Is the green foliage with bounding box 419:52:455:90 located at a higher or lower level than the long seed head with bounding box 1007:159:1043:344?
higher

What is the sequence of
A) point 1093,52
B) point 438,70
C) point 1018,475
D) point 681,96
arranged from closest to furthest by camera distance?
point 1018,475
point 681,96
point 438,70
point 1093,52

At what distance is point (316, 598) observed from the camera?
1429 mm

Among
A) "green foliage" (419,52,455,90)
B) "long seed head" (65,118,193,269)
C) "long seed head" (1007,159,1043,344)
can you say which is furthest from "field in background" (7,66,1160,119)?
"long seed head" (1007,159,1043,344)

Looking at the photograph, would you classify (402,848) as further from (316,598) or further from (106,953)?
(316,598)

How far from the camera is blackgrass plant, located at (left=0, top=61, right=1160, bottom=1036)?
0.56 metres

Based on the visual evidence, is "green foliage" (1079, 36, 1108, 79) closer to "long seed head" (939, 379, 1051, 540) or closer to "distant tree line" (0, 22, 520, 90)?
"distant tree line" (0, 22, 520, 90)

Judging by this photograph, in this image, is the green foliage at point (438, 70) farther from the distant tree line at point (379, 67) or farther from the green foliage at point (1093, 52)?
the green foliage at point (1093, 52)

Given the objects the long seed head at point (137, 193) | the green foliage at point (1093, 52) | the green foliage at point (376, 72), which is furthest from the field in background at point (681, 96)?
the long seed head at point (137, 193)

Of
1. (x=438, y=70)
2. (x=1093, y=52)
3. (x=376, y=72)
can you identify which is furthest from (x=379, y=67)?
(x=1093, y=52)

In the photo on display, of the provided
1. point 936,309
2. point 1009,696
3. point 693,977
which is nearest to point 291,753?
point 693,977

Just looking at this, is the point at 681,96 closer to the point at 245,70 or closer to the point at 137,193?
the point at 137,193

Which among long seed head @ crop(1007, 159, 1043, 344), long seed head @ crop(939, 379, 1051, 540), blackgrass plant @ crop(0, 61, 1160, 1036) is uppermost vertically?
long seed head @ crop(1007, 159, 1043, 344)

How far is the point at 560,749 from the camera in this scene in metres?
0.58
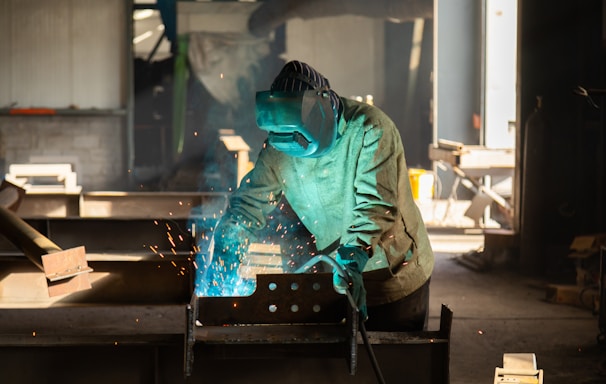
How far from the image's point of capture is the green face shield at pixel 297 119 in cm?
302

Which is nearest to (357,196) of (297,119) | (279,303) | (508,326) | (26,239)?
(297,119)

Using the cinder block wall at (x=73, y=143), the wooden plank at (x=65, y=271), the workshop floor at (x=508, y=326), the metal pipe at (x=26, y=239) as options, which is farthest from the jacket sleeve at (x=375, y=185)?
the cinder block wall at (x=73, y=143)

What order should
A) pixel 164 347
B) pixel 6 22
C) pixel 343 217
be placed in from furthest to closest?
pixel 6 22, pixel 343 217, pixel 164 347

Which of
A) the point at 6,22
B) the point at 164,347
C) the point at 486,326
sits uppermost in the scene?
the point at 6,22

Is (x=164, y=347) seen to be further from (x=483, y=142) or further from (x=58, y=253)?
(x=483, y=142)

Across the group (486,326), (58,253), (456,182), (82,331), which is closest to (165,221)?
(82,331)

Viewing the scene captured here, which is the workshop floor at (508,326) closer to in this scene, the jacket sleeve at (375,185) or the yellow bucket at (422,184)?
the jacket sleeve at (375,185)

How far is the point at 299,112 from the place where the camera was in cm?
302

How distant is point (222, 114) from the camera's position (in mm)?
14406

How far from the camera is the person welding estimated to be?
3.05 meters

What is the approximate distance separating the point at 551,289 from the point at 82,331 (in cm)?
357

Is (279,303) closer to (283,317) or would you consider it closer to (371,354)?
(283,317)

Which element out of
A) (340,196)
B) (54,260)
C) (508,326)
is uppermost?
(340,196)

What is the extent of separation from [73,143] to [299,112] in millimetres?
11576
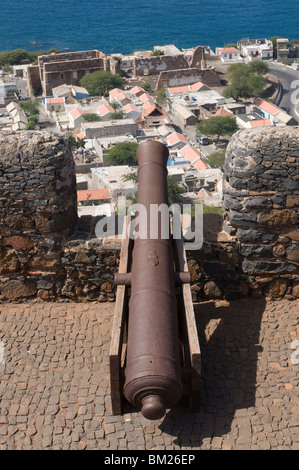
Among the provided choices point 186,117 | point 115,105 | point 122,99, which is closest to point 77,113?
point 115,105

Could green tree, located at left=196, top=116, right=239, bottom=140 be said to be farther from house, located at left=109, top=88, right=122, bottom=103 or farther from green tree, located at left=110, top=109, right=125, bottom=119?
house, located at left=109, top=88, right=122, bottom=103

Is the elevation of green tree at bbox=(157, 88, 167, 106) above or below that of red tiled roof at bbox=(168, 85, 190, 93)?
below

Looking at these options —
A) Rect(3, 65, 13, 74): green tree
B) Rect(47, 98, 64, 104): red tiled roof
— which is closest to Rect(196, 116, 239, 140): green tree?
Rect(47, 98, 64, 104): red tiled roof

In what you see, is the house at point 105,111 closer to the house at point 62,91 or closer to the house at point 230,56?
the house at point 62,91

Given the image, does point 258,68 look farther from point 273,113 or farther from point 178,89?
point 273,113

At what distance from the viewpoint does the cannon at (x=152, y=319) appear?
4.37 metres

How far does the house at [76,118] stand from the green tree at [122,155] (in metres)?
9.21

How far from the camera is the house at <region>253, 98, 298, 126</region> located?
51688mm

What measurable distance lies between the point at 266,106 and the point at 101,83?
16.3 meters

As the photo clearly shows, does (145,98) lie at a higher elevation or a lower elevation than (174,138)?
higher

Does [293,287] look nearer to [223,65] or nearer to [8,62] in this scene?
[223,65]

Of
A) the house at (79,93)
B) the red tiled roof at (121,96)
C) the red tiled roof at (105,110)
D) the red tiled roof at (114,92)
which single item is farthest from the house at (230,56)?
the red tiled roof at (105,110)

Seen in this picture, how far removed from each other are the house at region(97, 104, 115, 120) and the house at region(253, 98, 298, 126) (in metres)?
13.2

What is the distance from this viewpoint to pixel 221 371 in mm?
5465
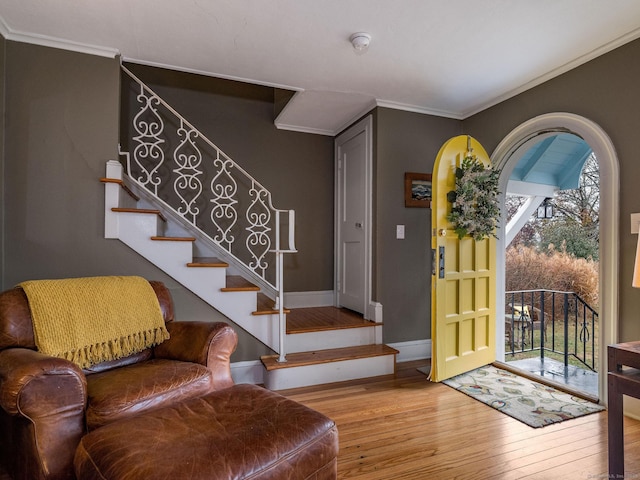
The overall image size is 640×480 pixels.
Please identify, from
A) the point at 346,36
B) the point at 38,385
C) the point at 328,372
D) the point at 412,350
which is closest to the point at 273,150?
the point at 346,36

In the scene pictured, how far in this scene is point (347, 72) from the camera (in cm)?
288

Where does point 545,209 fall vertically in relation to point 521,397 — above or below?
above

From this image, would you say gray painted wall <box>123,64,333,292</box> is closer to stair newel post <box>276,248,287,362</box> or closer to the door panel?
the door panel

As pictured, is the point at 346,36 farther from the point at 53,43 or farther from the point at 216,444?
the point at 216,444

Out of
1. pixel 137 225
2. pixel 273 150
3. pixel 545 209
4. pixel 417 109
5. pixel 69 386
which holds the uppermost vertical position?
pixel 417 109

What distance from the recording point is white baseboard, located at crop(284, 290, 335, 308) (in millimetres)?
4230

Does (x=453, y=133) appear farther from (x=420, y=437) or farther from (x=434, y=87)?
(x=420, y=437)

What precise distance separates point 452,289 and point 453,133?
1.70 meters

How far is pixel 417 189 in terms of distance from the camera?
3602 millimetres

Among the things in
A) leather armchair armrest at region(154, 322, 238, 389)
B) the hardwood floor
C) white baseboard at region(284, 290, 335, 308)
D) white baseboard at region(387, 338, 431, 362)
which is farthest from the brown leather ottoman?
white baseboard at region(284, 290, 335, 308)

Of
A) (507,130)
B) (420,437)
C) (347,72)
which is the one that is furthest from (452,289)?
(347,72)

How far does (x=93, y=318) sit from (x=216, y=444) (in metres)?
1.19

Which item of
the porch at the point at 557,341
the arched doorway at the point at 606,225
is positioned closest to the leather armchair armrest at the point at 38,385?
the arched doorway at the point at 606,225

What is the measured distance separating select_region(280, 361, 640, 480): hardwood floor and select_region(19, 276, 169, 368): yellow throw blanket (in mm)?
1205
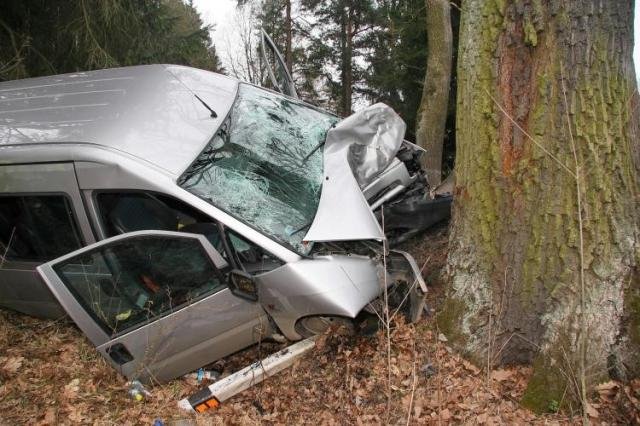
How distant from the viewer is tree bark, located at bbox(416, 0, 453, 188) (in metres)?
7.42

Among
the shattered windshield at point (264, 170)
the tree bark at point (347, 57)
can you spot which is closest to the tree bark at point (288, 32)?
the tree bark at point (347, 57)

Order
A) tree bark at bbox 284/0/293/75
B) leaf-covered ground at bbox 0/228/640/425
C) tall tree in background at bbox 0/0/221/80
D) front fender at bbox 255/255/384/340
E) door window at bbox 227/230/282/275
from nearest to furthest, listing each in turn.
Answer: leaf-covered ground at bbox 0/228/640/425, front fender at bbox 255/255/384/340, door window at bbox 227/230/282/275, tall tree in background at bbox 0/0/221/80, tree bark at bbox 284/0/293/75

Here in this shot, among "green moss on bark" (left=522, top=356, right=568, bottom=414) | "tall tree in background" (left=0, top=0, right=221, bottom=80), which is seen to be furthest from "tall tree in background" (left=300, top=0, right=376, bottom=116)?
"green moss on bark" (left=522, top=356, right=568, bottom=414)

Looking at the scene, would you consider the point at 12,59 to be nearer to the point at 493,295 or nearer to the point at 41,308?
the point at 41,308

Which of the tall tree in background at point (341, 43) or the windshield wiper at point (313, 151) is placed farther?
the tall tree in background at point (341, 43)

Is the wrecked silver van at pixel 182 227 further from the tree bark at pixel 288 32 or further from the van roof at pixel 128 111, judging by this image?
the tree bark at pixel 288 32

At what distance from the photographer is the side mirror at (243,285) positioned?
282 cm

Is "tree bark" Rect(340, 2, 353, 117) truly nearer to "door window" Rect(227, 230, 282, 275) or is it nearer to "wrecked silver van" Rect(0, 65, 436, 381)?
"wrecked silver van" Rect(0, 65, 436, 381)

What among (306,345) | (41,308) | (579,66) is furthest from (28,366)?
(579,66)

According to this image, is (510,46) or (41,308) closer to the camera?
(510,46)

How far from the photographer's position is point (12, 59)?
21.9 ft

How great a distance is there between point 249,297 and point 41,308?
7.01ft

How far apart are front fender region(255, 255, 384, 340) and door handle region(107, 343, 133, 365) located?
3.51 ft

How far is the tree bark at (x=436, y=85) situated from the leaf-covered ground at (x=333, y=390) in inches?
167
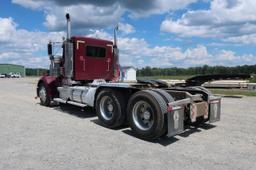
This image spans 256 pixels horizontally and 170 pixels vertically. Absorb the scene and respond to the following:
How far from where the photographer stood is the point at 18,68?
13600cm

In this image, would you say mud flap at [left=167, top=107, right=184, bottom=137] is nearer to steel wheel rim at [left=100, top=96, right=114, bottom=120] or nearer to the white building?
steel wheel rim at [left=100, top=96, right=114, bottom=120]

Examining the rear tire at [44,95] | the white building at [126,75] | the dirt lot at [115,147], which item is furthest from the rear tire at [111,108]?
the rear tire at [44,95]

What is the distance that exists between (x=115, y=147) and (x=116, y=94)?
211cm

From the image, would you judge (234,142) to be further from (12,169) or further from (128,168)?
(12,169)

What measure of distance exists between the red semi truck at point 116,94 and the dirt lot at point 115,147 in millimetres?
360

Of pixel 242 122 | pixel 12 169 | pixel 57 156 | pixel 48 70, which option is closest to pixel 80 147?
pixel 57 156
_ _ _ _ _
STATED TASK =
Please retype the lines from the one that contains "How great a" to the final line of the records, both included, exactly as written and without any pictures.

THE RESULT =
How great a distance is there between point 249,297 and point 41,308?
7.01ft

How far apart are front fender region(255, 255, 384, 340) and door handle region(107, 343, 133, 365) located?
3.51 ft

How far is the tree bark at (x=436, y=85) situated from the leaf-covered ground at (x=333, y=390) in inches?
167
This image spans 256 pixels horizontally and 170 pixels vertically. Absorb the scene and respond to the following:
How far from where the photographer stood is the point at 18,68?
13600cm

In this image, would you say mud flap at [left=167, top=107, right=184, bottom=137] is nearer to steel wheel rim at [left=100, top=96, right=114, bottom=120] or nearer to the white building?
steel wheel rim at [left=100, top=96, right=114, bottom=120]

Examining the rear tire at [44,95] | the white building at [126,75] | the dirt lot at [115,147], which item is furthest from the rear tire at [111,108]?
the rear tire at [44,95]

What is the distance that exists between (x=115, y=147) and (x=116, y=94)?
211cm

From the image, would you judge (234,142) to be further from (12,169) or further from (128,168)?
(12,169)

What measure of distance exists between the red semi truck at point 116,94 and the dirt lot at point 115,147 in millimetres?
360

Of pixel 242 122 | pixel 12 169 | pixel 57 156 | pixel 48 70, which option is closest to pixel 80 147?
pixel 57 156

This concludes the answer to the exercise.